### PROVIDED RECORDS

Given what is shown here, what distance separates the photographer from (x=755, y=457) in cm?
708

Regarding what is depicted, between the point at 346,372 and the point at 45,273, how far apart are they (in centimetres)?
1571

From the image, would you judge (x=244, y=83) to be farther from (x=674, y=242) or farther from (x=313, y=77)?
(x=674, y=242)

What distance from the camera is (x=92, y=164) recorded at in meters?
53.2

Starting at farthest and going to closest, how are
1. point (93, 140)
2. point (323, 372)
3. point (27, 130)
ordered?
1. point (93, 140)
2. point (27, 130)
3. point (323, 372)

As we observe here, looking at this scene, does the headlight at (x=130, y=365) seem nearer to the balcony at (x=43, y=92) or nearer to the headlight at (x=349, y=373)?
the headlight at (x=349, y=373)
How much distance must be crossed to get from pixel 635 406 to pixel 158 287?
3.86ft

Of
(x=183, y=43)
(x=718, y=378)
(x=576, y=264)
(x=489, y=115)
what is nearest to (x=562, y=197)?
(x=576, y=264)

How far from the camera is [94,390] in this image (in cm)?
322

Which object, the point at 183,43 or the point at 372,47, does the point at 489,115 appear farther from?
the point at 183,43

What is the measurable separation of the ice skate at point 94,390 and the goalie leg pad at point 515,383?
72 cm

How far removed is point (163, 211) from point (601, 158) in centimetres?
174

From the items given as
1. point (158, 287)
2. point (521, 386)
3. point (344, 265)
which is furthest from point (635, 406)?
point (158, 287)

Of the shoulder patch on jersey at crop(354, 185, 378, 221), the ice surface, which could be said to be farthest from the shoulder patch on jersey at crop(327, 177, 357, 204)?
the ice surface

### WHAT THIS TASK INVOLVES
Lay out every line of the data above as a Markdown table with two columns, Row and Line, numbering the rows in order and leaving out blank lines.

### ANSWER IN FULL
| Row | Line |
|---|---|
| 1 | Given what is shown here, what distance separates the photographer from (x=755, y=457) in cm? |
| 2 | 708 |
| 3 | Regarding what is depicted, between the point at 346,372 and the point at 45,273, how far apart are they (in centimetres)? |
| 4 | 1571 |
| 5 | From the image, would you judge (x=244, y=83) to be farther from (x=674, y=242) or farther from (x=313, y=77)? |
| 6 | (x=674, y=242) |
| 7 | What distance from the camera is (x=92, y=164) recorded at in meters? |
| 8 | 53.2 |
| 9 | Starting at farthest and going to closest, how are |
| 10 | 1. point (93, 140) |
| 11 | 2. point (323, 372) |
| 12 | 3. point (27, 130) |
| 13 | ordered? |
| 14 | 1. point (93, 140) |
| 15 | 2. point (27, 130) |
| 16 | 3. point (323, 372) |
| 17 | As we observe here, looking at this scene, does the headlight at (x=130, y=365) seem nearer to the balcony at (x=43, y=92) or nearer to the headlight at (x=349, y=373)? |
| 18 | the headlight at (x=349, y=373) |
| 19 | How much distance must be crossed to get from pixel 635 406 to pixel 158 287? |
| 20 | 3.86ft |
| 21 | Of |
| 22 | (x=183, y=43) |
| 23 | (x=718, y=378) |
| 24 | (x=576, y=264) |
| 25 | (x=489, y=115) |
| 26 | what is nearest to (x=562, y=197)? |
| 27 | (x=576, y=264) |
| 28 | How far from the camera is [94,390] in this image (in cm)? |
| 29 | 322 |
| 30 | Which object, the point at 183,43 or the point at 372,47, does the point at 489,115 appear farther from? |
| 31 | the point at 183,43 |
| 32 | What is the measurable separation of the ice skate at point 94,390 and the goalie leg pad at point 515,383? |
| 33 | 72 cm |
| 34 | How far removed is point (163, 211) from point (601, 158) in centimetres? |
| 35 | 174 |
| 36 | From the items given as |
| 37 | 1. point (158, 287) |
| 38 | 2. point (521, 386) |
| 39 | 3. point (344, 265) |
| 40 | which is furthest from point (635, 406)? |
| 41 | point (158, 287) |
| 42 | Of the shoulder patch on jersey at crop(354, 185, 378, 221), the ice surface, which could be said to be farthest from the shoulder patch on jersey at crop(327, 177, 357, 204)? |
| 43 | the ice surface |